[144] HUBSPOT, INC. SEC Filing
Rhea-AI Filing Summary
Form 144 filed for HUBS detailing proposed insider sales of common stock. The filing names Brian Halligan as the seller and lists a proposed sale of 8,500 shares of common stock through Fidelity Brokerage Services on 08/19/2025 on the NYSE with an aggregate market value reported as $3,823,640.00. The filing discloses that those securities were to be acquired on 08/19/2025 under stock options granted on 02/03/2020 and 02/01/2021, and that payment at sale is cash. The filing also lists three prior sales by Brian Halligan in the past three months on 05/20/2025, 06/17/2025, and 07/15/2025, each for 8,500 shares with gross proceeds of $5,487,090.00, $4,658,255.00, and $4,616,095.00, respectively. The filer certifies no undisclosed material adverse information and includes the standard Rule 10b5-1 statement language.
Positive
- Transparent compliance with Rule 144 showing broker, share counts, aggregate market value and acquisition details
- Detailed record of recent insider sales (May, June, July 2025) with gross proceeds disclosed
Negative
- Insider selling activity is ongoing with multiple 8,500-share transactions in recent months
- Filing does not specify a Rule 10b5-1 plan adoption date if one exists
Insights
TL;DR: Routine Form 144 disclosing scheduled insider sales and recent executed sales by CEO-level insider.

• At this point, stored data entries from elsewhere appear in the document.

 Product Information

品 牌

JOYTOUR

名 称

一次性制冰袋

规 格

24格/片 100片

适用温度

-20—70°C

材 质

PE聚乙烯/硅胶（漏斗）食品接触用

This Form 144 documents a proposed sale of 8,500 shares by Brian Halligan via Fidelity on 08/19/2025, acquired through options granted in 2020 and 2021 and to be settled for cash. The filing transparently lists three recent 8,500-share sales in May, June, and July 2025 with specified gross proceeds, indicating ongoing disposition activity by the same individual. As a compliance disclosure under Rule 144, the form communicates intent and past transactions but does not provide motives or changes to company operations.
TL;DR: Disclosure aligns with regulatory requirements; shows repeated insider sales but contains no new operational or financial data.

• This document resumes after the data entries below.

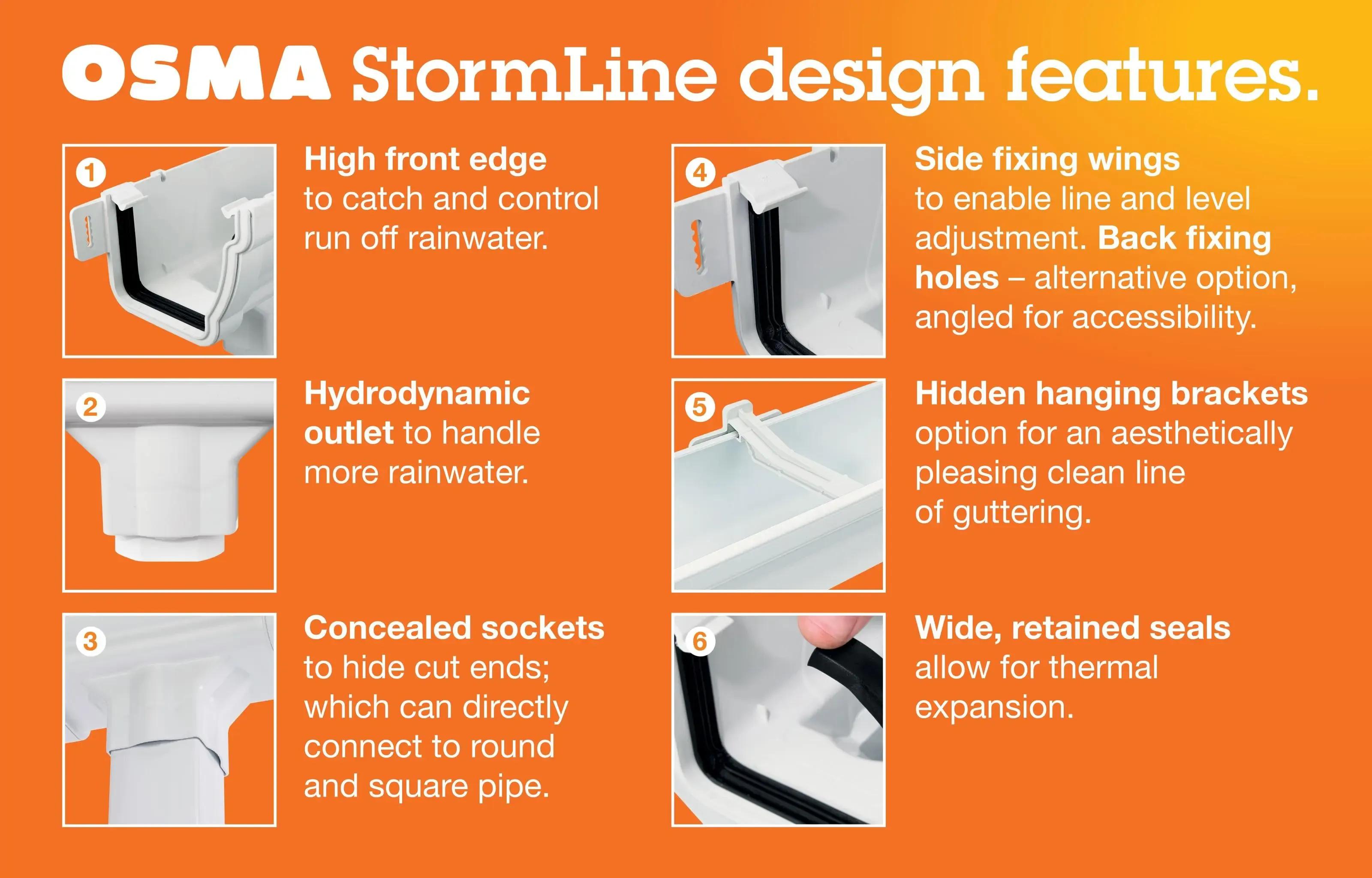 OSMA StormLine design features.

1

High front edge to catch and control run off rainwater.

2

Hydrodynamic outlet to handle more rainwater.

3

Concealed sockets to hide cut ends; which can directly connect to round and square pipe.

4

Side fixing wings to enable line and level adjustment. Back fixing holes – alternative option, angled for accessibility.

5

Hidden hanging brackets option for an aesthetically pleasing clean line of guttering.

6

Wide, retained seals allow for thermal expansion.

The filing meets Rule 144 disclosure requirements by identifying the seller, broker, number of shares, aggregate market value, acquisition source (option grants) and past three months' sales. It includes the standard representation about lack of undisclosed material adverse information and mentions potential reliance on a 10b5-1 plan without specifying a plan date. The filing is procedural and does not itself signal company-level governance changes.